3. This next section will be focused on Yes go to F, No go to G, F How much of the overpaid money, G Did you use the overpaid money, Yes, No go to H, H Explain how you used the, SECTION IF YOU ARE RESPONSIBLE, INDIVIDUALS OVERPAYMENT, IMPORTANT If we told you in the, A Did we tell you in the, individuals overpayment, Yes go to B, No go to, and B Was the overpaid person living - type in all of these blanks.

Part # 3 for completing form 632

Be very careful while filling in No go to and F How much of the overpaid money, because this is where many people make some mistakes.

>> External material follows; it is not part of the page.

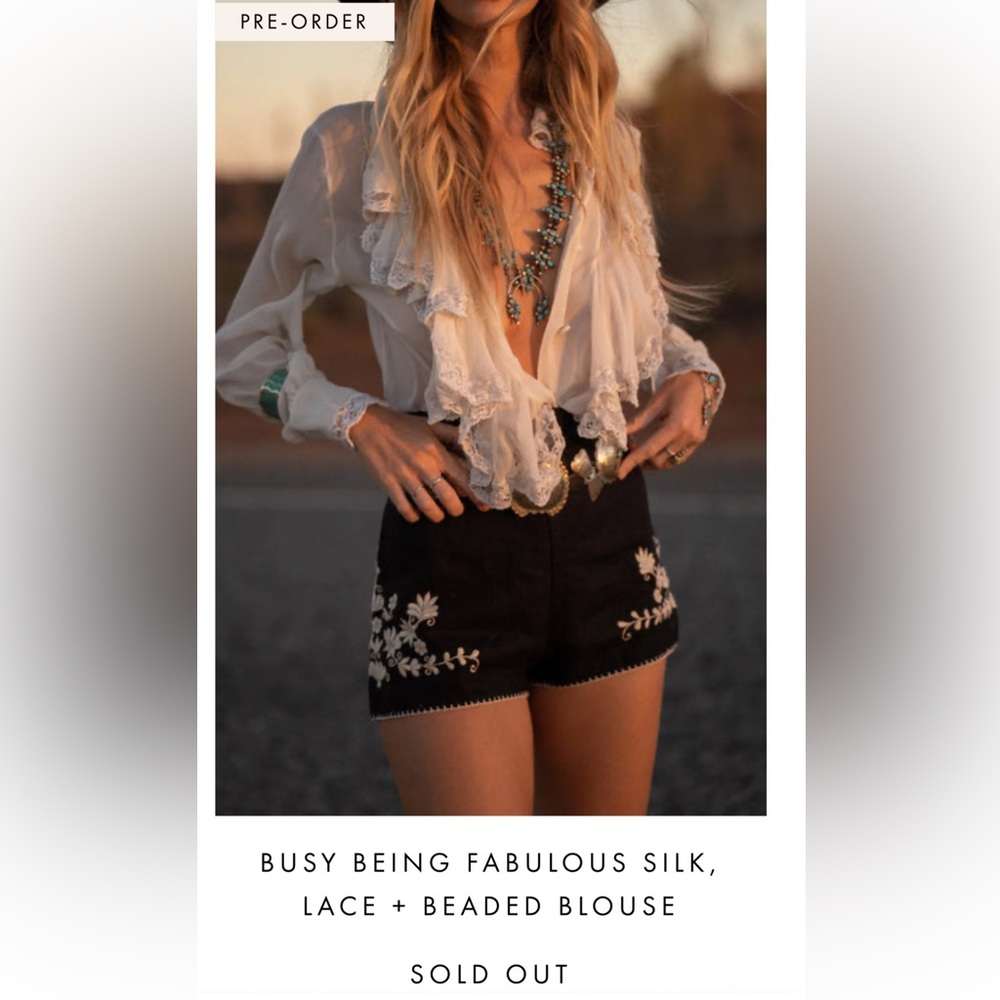 Chasing Unicorns Busy Being Fabulous Silk, Lace Beaded Blouse SOLD OUT WAITLIST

4. To go ahead, this fourth section involves filling in several fields. Included in these are B Was the overpaid person living, Yes, C Did you receive any of the, Yes, SECTION INFORMATION ABOUT, IMPORTANT Please complete, What was your situation when the, I was a child when the overpayment, I was an adult when the, I was receiving disability, and Options continue on next page, which you'll find essential to carrying on with this form.

The right way to complete form 632 stage 4

5. To wrap up your form, this final subsection incorporates some extra blank fields. Entering Form SSABK UF, Page of, I was receiving retirement, I was receiving Social Security, I was receiving Social Security, I was receiving Social Security, I was receiving Supplemental, None of the above please explain, What is your reason for requesting, The overpayment was not my fault, I cannot afford to pay the money, The overpayment is unfair for, Please explain, D I thought I still had a, and fully cooperated with Social is going to finalize everything and you'll be done in the blink of an eye!